Opinion
No. 13-50245
06-24-2014
Appeal from the United States District Court
for the Western District of Texas
USDC No. 2:07-CR-1095-1
Before SMITH, WIENER and PRADO, Circuit Judges. PER CURIAM:
Pursuant to 5TH CIR. R. 47.5, the court has determined that this opinion should not be published and is not precedent except under the limited circumstances set forth in 5TH CIR. R. 47.5.4.
Defendant-Appellant Mark Castillo appeals the district court's judgment imposing an additional three-year term of supervised release as part of his sentence for violating terms of a prior supervised release. We AFFIRM.
I. FACTS AND PROCEEDINGS
In 2008, Castillo pleaded guilty to one count of importing less than five grams of cocaine base from Mexico, in violation of 21 U.S.C. § 960(a)(1), (b)(3). While awaiting sentencing, Castillo's pre-trial release was revoked after he (1) submitted a urine sample that tested positive for cocaine, and (2) admitted that he had used cocaine twice while on pre-trial release. The district court sentenced him to 21 months of imprisonment, followed by a three-year term of supervised release. A special condition of this supervised release required him to "abstain from the use of alcohol and/or other intoxicants during the term of supervision."
Castillo completed that prison sentence in 2011 and began his term of supervised release. A short while later, his supervised release was revoked because (1) while extremely intoxicated, he was arrested for refusing to pay for drinks he had ordered at a restaurant, and (2) he had used cocaine. The court sentenced Castillo to nine months of imprisonment, to be followed by a second three-year term of supervised release. Castillo was released from prison and began supervised release in July 2012.

Visual spatial reasoning entries:
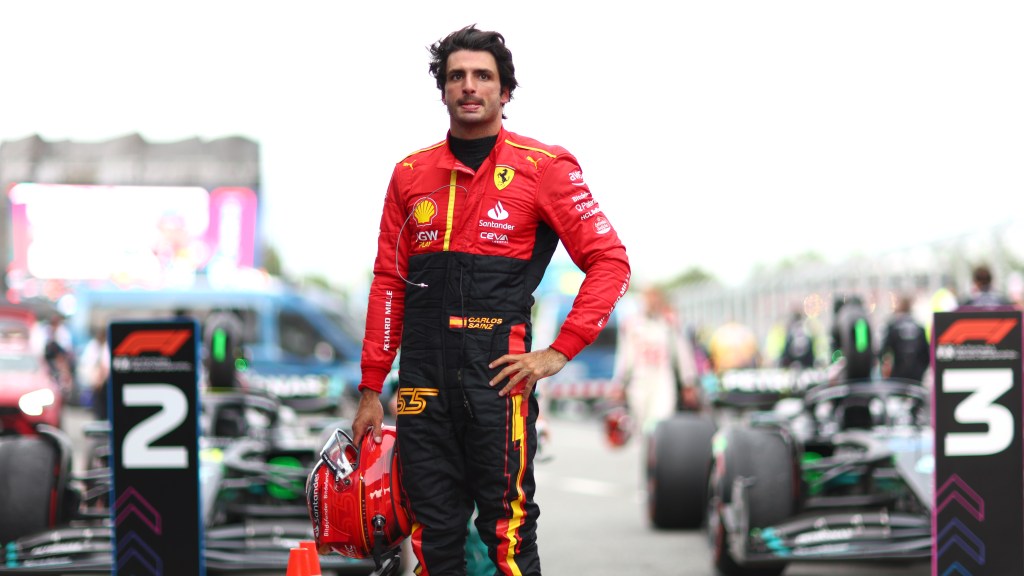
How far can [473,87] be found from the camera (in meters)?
4.21

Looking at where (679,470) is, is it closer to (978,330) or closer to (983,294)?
(983,294)

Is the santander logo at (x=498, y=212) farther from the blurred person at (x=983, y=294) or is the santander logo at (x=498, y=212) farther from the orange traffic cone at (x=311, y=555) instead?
the blurred person at (x=983, y=294)

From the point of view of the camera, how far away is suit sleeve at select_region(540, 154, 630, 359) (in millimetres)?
4133

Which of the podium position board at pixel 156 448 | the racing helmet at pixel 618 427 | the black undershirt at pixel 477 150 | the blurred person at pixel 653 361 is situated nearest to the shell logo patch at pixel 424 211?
the black undershirt at pixel 477 150

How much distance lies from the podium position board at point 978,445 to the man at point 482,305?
1.65m

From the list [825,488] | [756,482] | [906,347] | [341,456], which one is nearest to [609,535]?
[825,488]

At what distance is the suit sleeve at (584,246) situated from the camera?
413 cm

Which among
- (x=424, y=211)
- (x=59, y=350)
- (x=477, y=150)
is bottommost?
(x=59, y=350)

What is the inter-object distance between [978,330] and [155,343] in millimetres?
2897

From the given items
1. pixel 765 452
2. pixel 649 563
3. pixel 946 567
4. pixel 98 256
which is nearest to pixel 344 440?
pixel 946 567

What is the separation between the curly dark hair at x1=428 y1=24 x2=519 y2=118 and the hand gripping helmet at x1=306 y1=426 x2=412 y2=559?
108 centimetres

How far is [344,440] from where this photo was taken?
4508 mm

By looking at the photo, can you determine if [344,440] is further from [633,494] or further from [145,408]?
[633,494]

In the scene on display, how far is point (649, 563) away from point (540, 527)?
5.58 ft
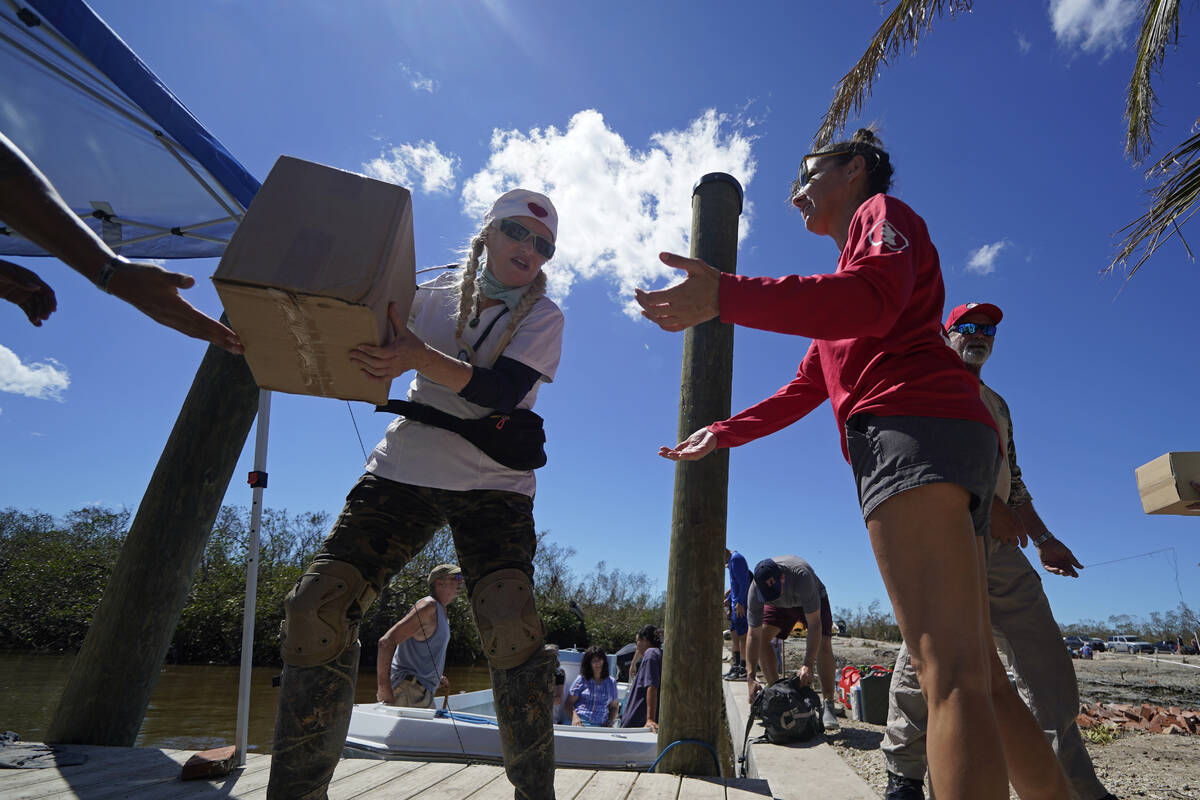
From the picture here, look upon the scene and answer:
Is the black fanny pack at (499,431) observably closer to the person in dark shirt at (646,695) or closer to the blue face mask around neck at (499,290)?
the blue face mask around neck at (499,290)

> [What is asked]
Answer these questions from the court opinion:
1. What substance did Castillo plead guilty to importing, and from where?
2. How many months of imprisonment did he receive when his first supervised release was revoked?
3. In what month and year did he begin his second term of supervised release?
These entries have no connection to the court opinion.

> [Problem solution]
1. Less than five grams of cocaine base, from Mexico.
2. Nine months.
3. July 2012.